A Utah state senator wants his fellow lawmakers to go on record opposing the Yucca Mountain nuclear waste repository in neighboring Nevada.
State Sen. Gene Davis, D-Salt Lake City, wants to bring attention to new efforts by Congress and the Trump administration to revive a waste disposal program that the Obama administration shelved. He has asked the Legislature’s lawyers to draft a nonbinding resolution for 2019 session that expresses Utah’s objections - especially concerns about lethally radioactive waste traveling the state’s highways and railways en route to the Nevada repository.
“This is really nothing more than raising the issue with our congressional delegation and asking them to oppose the storage site because of the health hazards that could face us here in the state of Utah,” Davis said.
The Yucca Mountain controversy has reemerged this year - it even popped up during a campaign stop over the weekend when President Donald Trump said he agreed with Nevadans who oppose the repository despite his own administration’s request for $120 million to resume licensing the repository. In weeks ahead, the administration’s plans may become clearer and Davis might find he has an unlikely ally in the White House.
In the meantime, there’s heightened attention to what would happen if the nuclear waste disposal plan were to move forward. Generally speaking, spent fuel from nuclear power plants and waste from military operations would regularly travel by truck and rail to the deep geological disposal site about 80 miles northwest of Las Vegas. Davis said those shipments would put the health and safety of Utahns at risk, especially if there are spills.

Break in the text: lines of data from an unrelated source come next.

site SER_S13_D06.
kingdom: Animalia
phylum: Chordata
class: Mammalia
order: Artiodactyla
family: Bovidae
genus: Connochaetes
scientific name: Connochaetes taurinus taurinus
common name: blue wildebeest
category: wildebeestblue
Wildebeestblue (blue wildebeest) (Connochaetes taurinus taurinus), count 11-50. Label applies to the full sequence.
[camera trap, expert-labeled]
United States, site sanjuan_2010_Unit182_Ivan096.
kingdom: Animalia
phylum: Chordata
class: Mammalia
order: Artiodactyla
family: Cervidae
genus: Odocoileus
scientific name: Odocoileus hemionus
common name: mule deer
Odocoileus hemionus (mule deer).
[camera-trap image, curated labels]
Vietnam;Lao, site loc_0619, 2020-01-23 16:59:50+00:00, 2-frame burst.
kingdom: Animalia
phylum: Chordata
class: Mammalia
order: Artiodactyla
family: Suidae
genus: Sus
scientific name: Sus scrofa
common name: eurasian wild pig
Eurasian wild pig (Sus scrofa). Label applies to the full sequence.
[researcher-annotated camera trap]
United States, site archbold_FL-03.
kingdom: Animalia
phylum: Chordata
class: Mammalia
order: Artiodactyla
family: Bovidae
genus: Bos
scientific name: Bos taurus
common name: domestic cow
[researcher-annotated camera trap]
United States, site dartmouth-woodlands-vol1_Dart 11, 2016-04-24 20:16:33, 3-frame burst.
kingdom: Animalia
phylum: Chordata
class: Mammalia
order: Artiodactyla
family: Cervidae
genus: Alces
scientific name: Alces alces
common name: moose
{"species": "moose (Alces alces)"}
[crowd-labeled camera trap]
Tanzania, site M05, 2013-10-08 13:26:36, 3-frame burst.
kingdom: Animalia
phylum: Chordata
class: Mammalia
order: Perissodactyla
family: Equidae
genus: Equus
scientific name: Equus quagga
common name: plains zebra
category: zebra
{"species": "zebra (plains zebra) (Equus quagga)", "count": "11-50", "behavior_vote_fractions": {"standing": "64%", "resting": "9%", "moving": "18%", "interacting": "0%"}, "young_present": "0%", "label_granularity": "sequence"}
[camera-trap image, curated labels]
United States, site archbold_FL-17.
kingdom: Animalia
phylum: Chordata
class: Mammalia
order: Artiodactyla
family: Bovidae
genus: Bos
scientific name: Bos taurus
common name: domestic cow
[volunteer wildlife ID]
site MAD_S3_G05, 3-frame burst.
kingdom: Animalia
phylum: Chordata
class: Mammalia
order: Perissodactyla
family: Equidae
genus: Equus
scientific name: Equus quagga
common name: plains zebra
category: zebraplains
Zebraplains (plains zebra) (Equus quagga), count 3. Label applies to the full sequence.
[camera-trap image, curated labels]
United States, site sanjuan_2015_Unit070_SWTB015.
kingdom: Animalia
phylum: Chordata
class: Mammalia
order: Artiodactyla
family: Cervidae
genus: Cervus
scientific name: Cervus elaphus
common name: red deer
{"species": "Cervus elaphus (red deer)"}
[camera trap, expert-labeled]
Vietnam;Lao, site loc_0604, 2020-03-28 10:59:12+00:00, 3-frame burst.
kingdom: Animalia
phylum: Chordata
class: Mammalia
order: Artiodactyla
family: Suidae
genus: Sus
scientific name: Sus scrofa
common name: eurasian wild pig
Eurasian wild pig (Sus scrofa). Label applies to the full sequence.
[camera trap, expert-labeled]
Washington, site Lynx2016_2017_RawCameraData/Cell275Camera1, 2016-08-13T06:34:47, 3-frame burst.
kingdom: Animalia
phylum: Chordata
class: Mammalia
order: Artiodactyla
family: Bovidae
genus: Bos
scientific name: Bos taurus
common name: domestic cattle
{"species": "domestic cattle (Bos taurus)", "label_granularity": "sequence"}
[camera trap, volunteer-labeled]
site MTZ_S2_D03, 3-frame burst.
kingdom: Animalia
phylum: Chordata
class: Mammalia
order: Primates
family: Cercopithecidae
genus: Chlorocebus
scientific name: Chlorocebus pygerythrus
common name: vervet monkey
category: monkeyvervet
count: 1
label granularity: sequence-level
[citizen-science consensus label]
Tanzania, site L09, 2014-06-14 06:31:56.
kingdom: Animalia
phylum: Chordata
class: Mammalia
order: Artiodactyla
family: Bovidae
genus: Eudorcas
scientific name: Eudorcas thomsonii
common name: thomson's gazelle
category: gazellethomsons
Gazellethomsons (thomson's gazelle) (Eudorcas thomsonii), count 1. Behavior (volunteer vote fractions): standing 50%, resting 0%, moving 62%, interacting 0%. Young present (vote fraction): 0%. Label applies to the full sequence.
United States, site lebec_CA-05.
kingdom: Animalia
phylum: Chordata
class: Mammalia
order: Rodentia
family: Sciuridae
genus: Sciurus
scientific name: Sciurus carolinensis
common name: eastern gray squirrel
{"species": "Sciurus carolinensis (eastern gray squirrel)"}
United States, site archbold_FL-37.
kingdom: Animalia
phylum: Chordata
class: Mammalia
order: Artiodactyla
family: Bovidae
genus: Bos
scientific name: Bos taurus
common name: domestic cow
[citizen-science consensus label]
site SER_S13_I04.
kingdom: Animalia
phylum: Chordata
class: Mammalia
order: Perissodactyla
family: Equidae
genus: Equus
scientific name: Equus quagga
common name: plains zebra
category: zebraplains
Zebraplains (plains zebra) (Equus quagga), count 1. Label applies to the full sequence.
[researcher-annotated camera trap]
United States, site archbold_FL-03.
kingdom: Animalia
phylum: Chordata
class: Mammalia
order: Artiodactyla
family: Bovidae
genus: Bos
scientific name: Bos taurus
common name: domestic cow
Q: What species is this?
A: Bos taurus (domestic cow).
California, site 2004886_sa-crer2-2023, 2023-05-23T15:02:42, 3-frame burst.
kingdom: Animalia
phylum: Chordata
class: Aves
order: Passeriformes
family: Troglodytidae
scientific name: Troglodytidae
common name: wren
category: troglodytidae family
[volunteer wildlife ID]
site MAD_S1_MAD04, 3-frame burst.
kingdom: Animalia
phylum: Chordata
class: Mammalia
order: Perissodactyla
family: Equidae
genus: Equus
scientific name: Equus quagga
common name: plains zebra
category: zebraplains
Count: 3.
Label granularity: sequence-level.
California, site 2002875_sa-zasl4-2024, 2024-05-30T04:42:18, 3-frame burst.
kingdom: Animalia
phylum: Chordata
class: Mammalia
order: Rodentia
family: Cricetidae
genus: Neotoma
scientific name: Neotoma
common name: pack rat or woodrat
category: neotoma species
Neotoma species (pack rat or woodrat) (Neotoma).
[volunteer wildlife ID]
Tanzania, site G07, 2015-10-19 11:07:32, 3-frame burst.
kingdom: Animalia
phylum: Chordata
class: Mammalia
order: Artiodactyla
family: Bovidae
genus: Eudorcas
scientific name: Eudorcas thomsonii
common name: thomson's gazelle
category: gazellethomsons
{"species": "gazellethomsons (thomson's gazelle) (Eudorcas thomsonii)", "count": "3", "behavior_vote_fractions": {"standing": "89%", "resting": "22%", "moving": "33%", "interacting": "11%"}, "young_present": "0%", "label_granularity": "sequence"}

The Energy Department studied Yucca Mountain for years as a long-term solution for disposing of the nation’s backlog of high-level nuclear waste. High-level waste is extremely dangerous - so dangerous that nuclear plants pack it into the same thick steel-and-concrete casks that the waste will be buried in, whether at Yucca Mountain or somewhere else.
For several years, the waste was headed for a mile square “parking lot” on the Skull Valley Goshute Reservation about 45 miles west of Salt Lake City. The nuclear consortium behind the Skull Valley Interim Storage site was able to secure a license from the Nuclear Regulatory Commission in 2006 but surrendered the license six years later when onsite storage was becoming the norm.
The backlog — basically all of the high-level nuclear waste that’s ever been generated by the nation’s commercial nuclear reactors — has grown to nearly 100 million tons.
And, last spring, the U.S. House of Representatives passed a bill by U.S. Rep. John Shimkus, R-Ill., to advance the project. The legislation divided Utah’s House delegation, all of whom are Republicans. Reps. Rob Bishop and Mia Love opposed the bill, while Reps. Chris Stewart and John Curtis supported it.
Republican leaders in the U.S. Senate have reportedly held off on supporting these moves to revive Yucca Mountain to avoid injuring the reelection chances of incumbent GOP Sen. Dean Heller, among the most vulnerable Republican seats in the national election. Even President Donald Trump seems sensitive to the issue despite his administration’s $120 million funding request. Trump spoke out against the idea of reviving Yucca Mountain at a rally Saturday during a campaign swing through Nevada.
Meanwhile, Yucca Mountain opponents are gearing up for renewed battle after the November election.
“The choice of Yucca Mountain for the nuke dump was purely political — it was known as the ‘Screw Nevada Bill’,” said Steve Erickson, an anti-nuclear advocate, in a news release. “When it comes to radioactive waste disposal, to paraphrase Benjamin Franklin, Westerners need to hang together in opposition, or we will surely hang separately.”